» ACTIVITY LIST
1 - Which dogs does the forum thread name? List every one.
2 - Reproduce the part of the forum thread that opens with the words containing "Ben naps off" and closes with "sleep really late.".
3 - Answer these from the forum thread, each on its own line:
(a) How old is Maizie?
(b) At about what time does Vinnie usually go into his crate?
(c) At what time is the walk after which Ben goes to his bed?

# What time does your Golden go to sleep at night in the winter months?



## Mom of Maizie (Nov 11, 2011)

Our Maizie is 16 months old now and our first Golden. It seems she's falling asleep by about 6:30 pm and is out for the night. Just wondering if other goldens go sound asleep this early when the days are shorter during the winter. 


Sent from my iPhone using Petguide.com Free App


----------



## kwhit (Apr 7, 2008)

Nope...my dogs fall asleep every night at the exact same time year 'round. Lucy is asleep by 8 and Chance is asleep by 8:30 to 9. I usually go to bed between 1 and 2 so I wake Chance up to go potty one last time, but there is no waking up Lucy at all. She's out for the night...


----------



## Vinnie's Mom (Jun 9, 2012)

Vinnie usually goes out for the night when ever I put him in his crate. Usually about 10:00. He takes a couple cat naps in the evening.


Sent from my iPhone using Petguide.com Free App


----------



## Tayla's Mom (Apr 20, 2012)

If Tayla is out of her crate she is perpetual motion. I put her in her crate between 9:30 and 10:00. She may be awake until we go to bed at 10:30 or 11. 


Sent from my iPhone using Petguide.com Free App


----------



## cgriffin (Nov 30, 2011)

Wow, Maizie must have a huge bladder, lol. 
I take my boys out around nine in the evening for their last walk, they usually settle down after that. This is regardless of the season.


----------



## GinnyinPA (Oct 31, 2010)

Ben naps off and on all evening, but he doesn't go to his bed until after our walk at 11:00 and usually not until we go to bed around 1:00. He doesn't wake up until 9:30 or so, most days, sometimes later if we sleep really late.


----------



## Chaya (Aug 18, 2012)

» EXTRACTED DATA
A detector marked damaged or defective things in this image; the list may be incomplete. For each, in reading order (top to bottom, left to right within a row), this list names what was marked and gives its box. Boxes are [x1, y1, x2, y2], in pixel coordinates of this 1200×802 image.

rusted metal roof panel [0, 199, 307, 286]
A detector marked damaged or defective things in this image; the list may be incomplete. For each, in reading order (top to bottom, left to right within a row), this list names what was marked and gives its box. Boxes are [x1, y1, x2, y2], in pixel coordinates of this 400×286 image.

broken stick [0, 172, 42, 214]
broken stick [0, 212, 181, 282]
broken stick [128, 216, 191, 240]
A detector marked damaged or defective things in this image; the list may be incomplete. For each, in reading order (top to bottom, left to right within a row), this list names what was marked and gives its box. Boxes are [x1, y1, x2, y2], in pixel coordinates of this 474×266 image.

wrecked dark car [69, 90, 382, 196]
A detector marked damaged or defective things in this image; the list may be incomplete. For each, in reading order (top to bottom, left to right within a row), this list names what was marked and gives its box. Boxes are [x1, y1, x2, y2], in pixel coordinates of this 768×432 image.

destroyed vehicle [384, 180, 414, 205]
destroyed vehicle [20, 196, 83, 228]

* * *

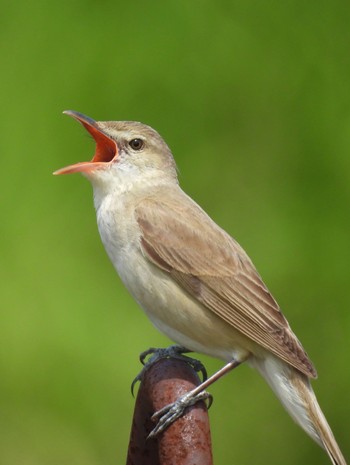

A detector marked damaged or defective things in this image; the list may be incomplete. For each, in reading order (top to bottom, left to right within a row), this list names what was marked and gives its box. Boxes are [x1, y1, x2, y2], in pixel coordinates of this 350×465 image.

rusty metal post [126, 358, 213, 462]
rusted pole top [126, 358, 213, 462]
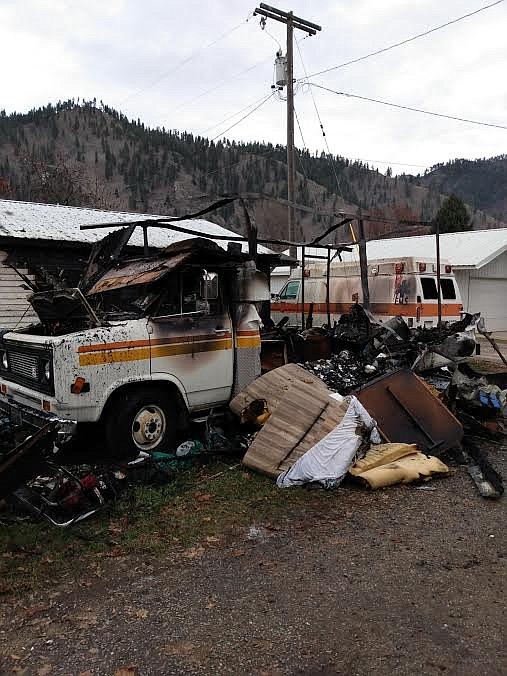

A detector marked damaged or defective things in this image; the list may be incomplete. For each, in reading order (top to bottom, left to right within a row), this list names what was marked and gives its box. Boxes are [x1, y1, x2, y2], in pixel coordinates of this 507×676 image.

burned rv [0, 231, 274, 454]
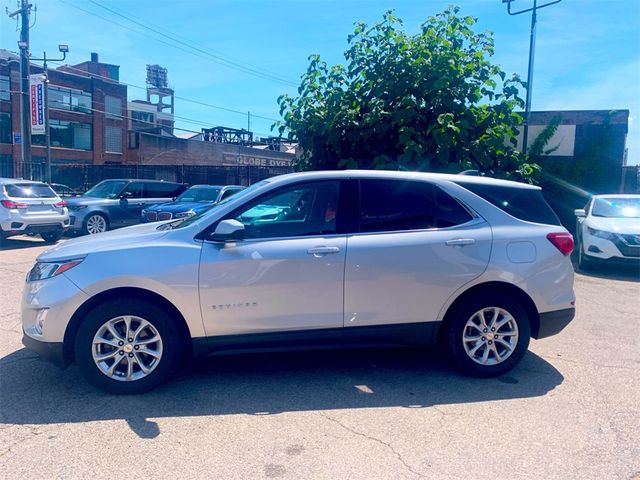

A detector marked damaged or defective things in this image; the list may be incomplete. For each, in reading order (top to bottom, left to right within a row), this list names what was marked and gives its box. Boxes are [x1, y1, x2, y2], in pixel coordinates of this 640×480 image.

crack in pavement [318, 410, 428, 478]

==

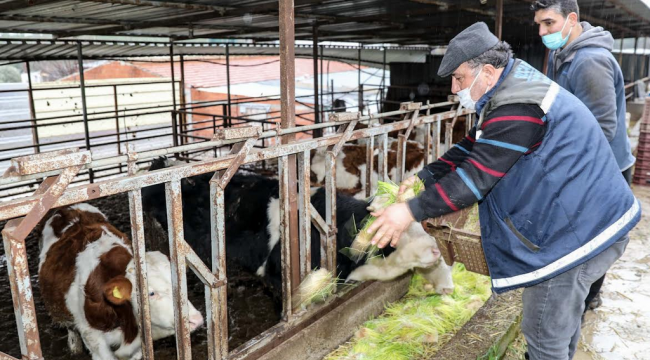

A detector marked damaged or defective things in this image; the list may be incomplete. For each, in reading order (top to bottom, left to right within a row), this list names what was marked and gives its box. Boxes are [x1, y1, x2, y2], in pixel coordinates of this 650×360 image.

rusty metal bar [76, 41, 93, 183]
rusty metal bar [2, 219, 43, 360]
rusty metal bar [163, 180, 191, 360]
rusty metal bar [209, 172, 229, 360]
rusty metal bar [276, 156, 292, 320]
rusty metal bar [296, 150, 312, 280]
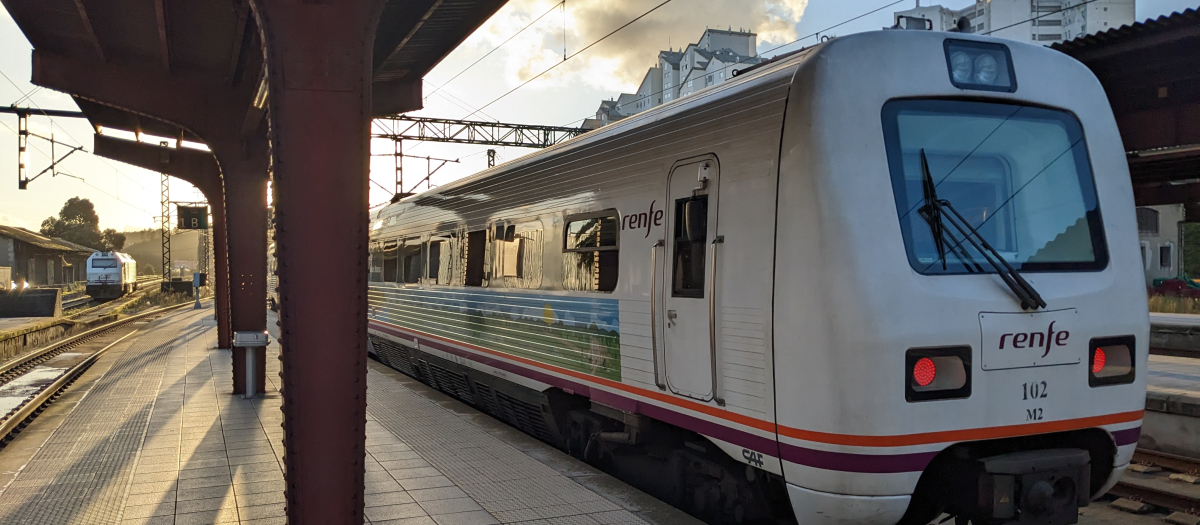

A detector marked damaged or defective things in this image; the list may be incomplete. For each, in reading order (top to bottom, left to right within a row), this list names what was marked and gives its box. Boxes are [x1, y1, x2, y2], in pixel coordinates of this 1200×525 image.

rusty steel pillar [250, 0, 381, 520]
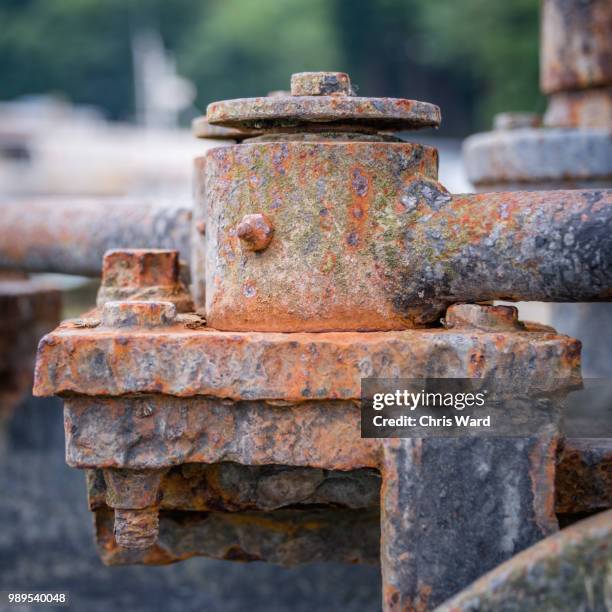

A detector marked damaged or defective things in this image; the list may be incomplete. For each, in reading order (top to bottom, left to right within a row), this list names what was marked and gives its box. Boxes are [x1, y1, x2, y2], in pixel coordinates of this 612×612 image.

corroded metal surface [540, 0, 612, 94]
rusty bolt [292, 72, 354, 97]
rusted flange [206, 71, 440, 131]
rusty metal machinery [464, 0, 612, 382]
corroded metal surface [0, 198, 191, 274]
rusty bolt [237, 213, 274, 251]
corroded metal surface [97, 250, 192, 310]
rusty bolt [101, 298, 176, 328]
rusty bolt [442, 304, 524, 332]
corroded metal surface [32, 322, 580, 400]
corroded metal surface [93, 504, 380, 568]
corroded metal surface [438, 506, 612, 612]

» PER-TASK OUTPUTS
1 - Maizie, Lucy, Chance, Vinnie, Tayla, Ben

2 -
Ben naps off and on all evening, but he doesn't go to his bed until after our walk at 11:00 and usually not until we go to bed around 1:00. He doesn't wake up until 9:30 or so, most days, sometimes later if we sleep really late.

3 -
(a) 16 months
(b) About 10:00
(c) 11:00